Myanmar’s recently unveiled economic agenda is heavily dependent on overcoming electricity shortages in areas already on the national grid as well as achieving the country’s goal of implementing universal access to electricity by 2030.
New economic plan
The 12-point national economic policy issued by the recently elected National League for Democracy (NLD) in late July calls for improving infrastructure, developing the manufacturing and agriculture industries, promoting export industries, and expanding the private sector through support for small and medium-sized enterprises.
To achieve these goals, significant improvements will be needed to the electricity generation, transmission and distribution systems.
While details on developments such as improving electricity service delivery were not included in the policy paper, earlier this month State Counsellor Daw Aung San Suu Kyi said a separate policy on expanding basic infrastructure would be released soon.
In particular, the policy will need to determine if the government will follow earlier proposals to increase the use of coal in maintaining the current energy mix, which is heavily weighted towards hydro-generation capacity, or to lift the input of renewables and gas.
Widening supply gap
Peak consumption in the high summer season was at 2730 MW, though the combined generational capacity of Myanmar’s power plants is just 2450 MW, leaving a significant shortfall in supply.
The supply gap is widened further as the present installed capacity does not take into account units taken off-line for maintenance or disruptions to service.
More than half of all electricity demand comes from Yangon, with commercial, industrial and private consumption there far higher than elsewhere in the country.
With demand rising by 300 MW annually, according to Ministry of Energy estimates, stepping up its investment programme will be crucial if Myanmar is to keep ahead of increasing demands on its grid.
Those future demands will include powering every business and household in Myanmar.
Currently, only about 3.7m households – or about 34% of all residences – have access to electricity, one of the lowest rates of electrification in the world. The World Bank estimates that at least 7.2m new connections for residential and business users are required to achieve universal access.
The previous administration announced ambitious targets to achieve access to electricity for 50% of the population by 2020, rising to 75% by 2025 and 100% by 2030, either through connection to the national grid or via dedicated off-grid sources powered by solar or through mini-grids.
Government estimates issued in February put the total investment required to end the existing electricity deficit and to meet future private and commercial demand at between $30bn and $40bn over the next 15 to 20 years.
State targets, private investment
According to World Bank projections, Myanmar will not be able to fund the expansion of its generation and distribution network through state investments alone.
“There has been a lot of emphasis placed on independent power producers as a means to solve Myanmar’s immediate power problems; however, these plans are not very feasible due to lack of legislation, heavy capital expenditure (for example, for hydro and combined-cycle gas turbines) and the time taken to bring online,” Paul Moynihan, general manager of engineering and construction firm RJE Myanmar, told OBG.
Sharing the investment burden through joint ventures could improve the feasibility of such projects, but the current low level of prices to consumers, with electricity provided at or below production cost, will mean tariffs will have to be revised to incentivise investors.

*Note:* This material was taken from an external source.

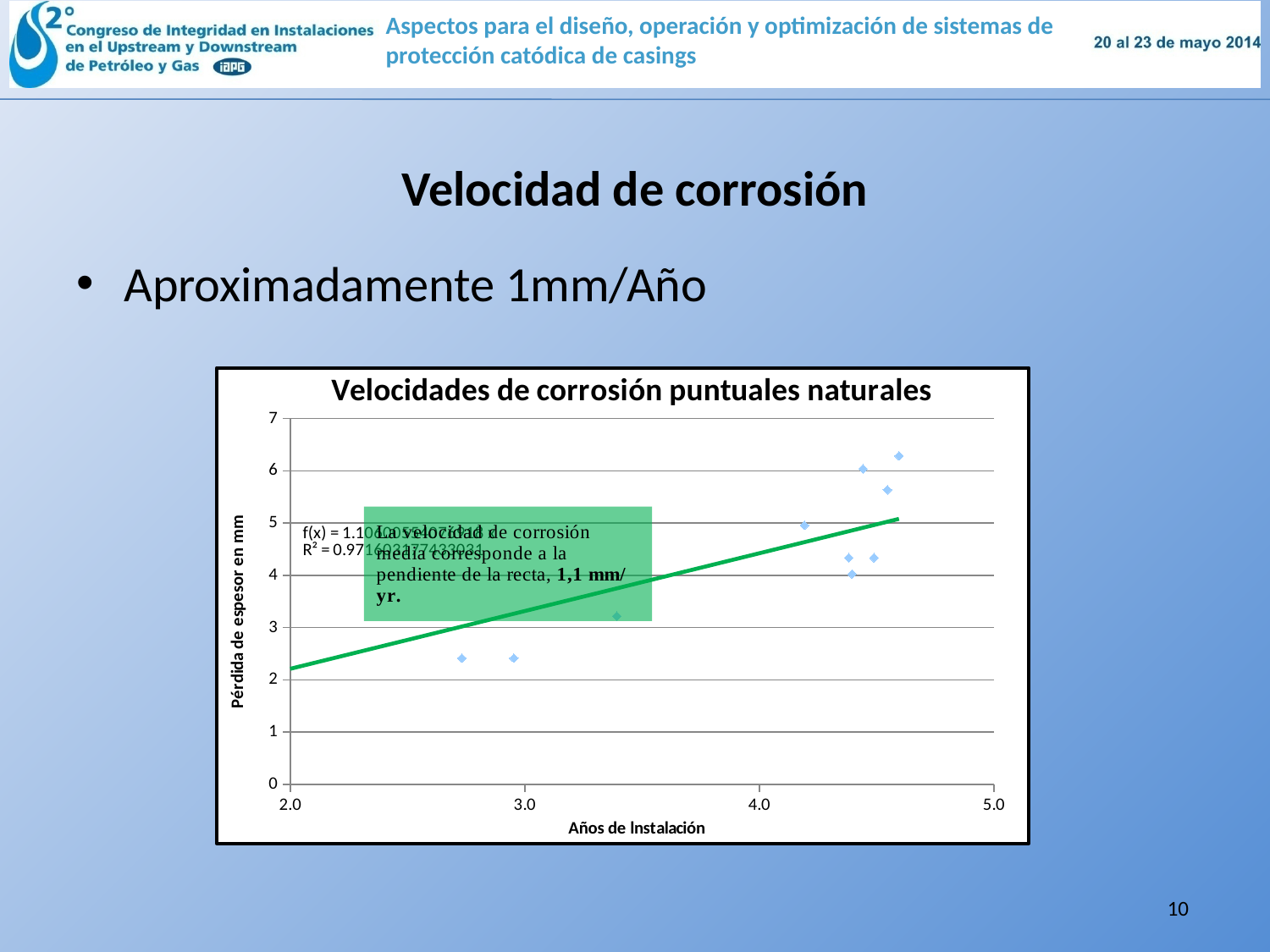
What is the label of the x axis of the chart? Años de Instalación Do the plotted values generally rise or fall as the years of installation increase? Rise Are the lowest plotted points on the chart greater or less than 3 mm? less According to the text box on the chart, what is the mean corrosion rate given by the slope of the line? 1,1 mm/yr What kind of chart is shown on the slide? Scatter chart Is the value of the trend line at 2.0 years greater or less than 3 mm? less Is the value of the trend line at 4.0 years greater or less than 4 mm? greater Which is larger: the plotted value at about 3.4 years or the plotted value at about 4.2 years? The value at about 4.2 years What is the maximum value shown on the y axis of the chart? 7 What is the title of the chart? Velocidades de corrosión puntuales naturales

As Myanmar moves towards an open economy, the public will have to accept paying for services at market rates, according to U Zeya Thura Mon, CEO of Zeya and Associates, a Yangon-based engineering and construction services firm.
“The people need to be educated about the actual costs for things, particularly electricity,” he told OBG. “If the government continues to subsidise electricity tariffs, then it will be difficult for the sector to grow.”

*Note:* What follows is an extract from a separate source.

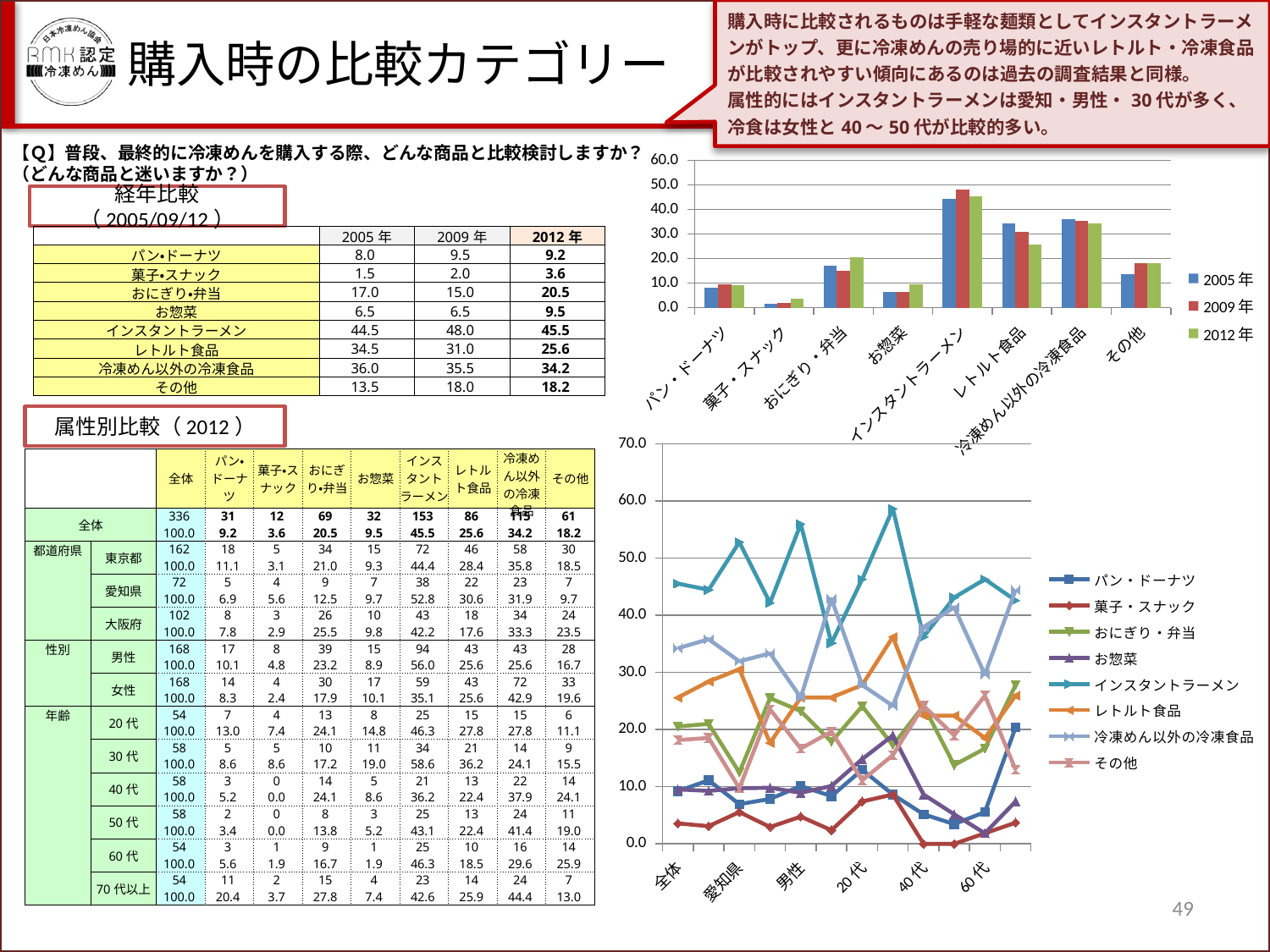
In the top-right bar chart, is the 2012年 value for 冷凍めん以外の冷凍食品 greater or less than 30.0? greater How many series does the legend of the bottom-right line chart list? 8 In the top-right bar chart, which is larger for レトルト食品: the 2005年 value or the 2012年 value? 2005年 What kind of chart is the chart at the top right of the slide? bar chart In the top-right bar chart, what is the 2012年 value for インスタントラーメン? 45.5 In the top-right bar chart, which category has the highest value for 2012年? インスタントラーメン What are the legend entries of the top-right bar chart? 2005年, 2009年, 2012年 What kind of chart is the chart at the bottom right of the slide? line chart How many series does the legend of the top-right bar chart list? 3 In the bottom-right line chart, is the value of インスタントラーメン at 全体 greater or less than 40.0? greater In the top-right bar chart, which category has the lowest value for 2009年? 菓子・スナック How many categories are shown on the x axis of the top-right bar chart? 8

Shortfalls in electricity generation and delivery are one of the key obstacles for industrial growth as identified by the NLD government.
In late July the Ministry of Industry issued its plan for industrial development, based on the blueprint prepared by the former administration. While identifying development drivers, including the establishment of dedicated zones and transport corridors, the plan also identifies obstacles to industrial growth.
One of these challenges, along with the high cost of land and infrastructure shortfalls, is inadequate and unreliable electricity supply, the plan said. Disruptions to supply and insufficient access to power have limited industrial growth, forcing many manufacturers to rely on on-site generators to bridge shortfalls, adding to production costs.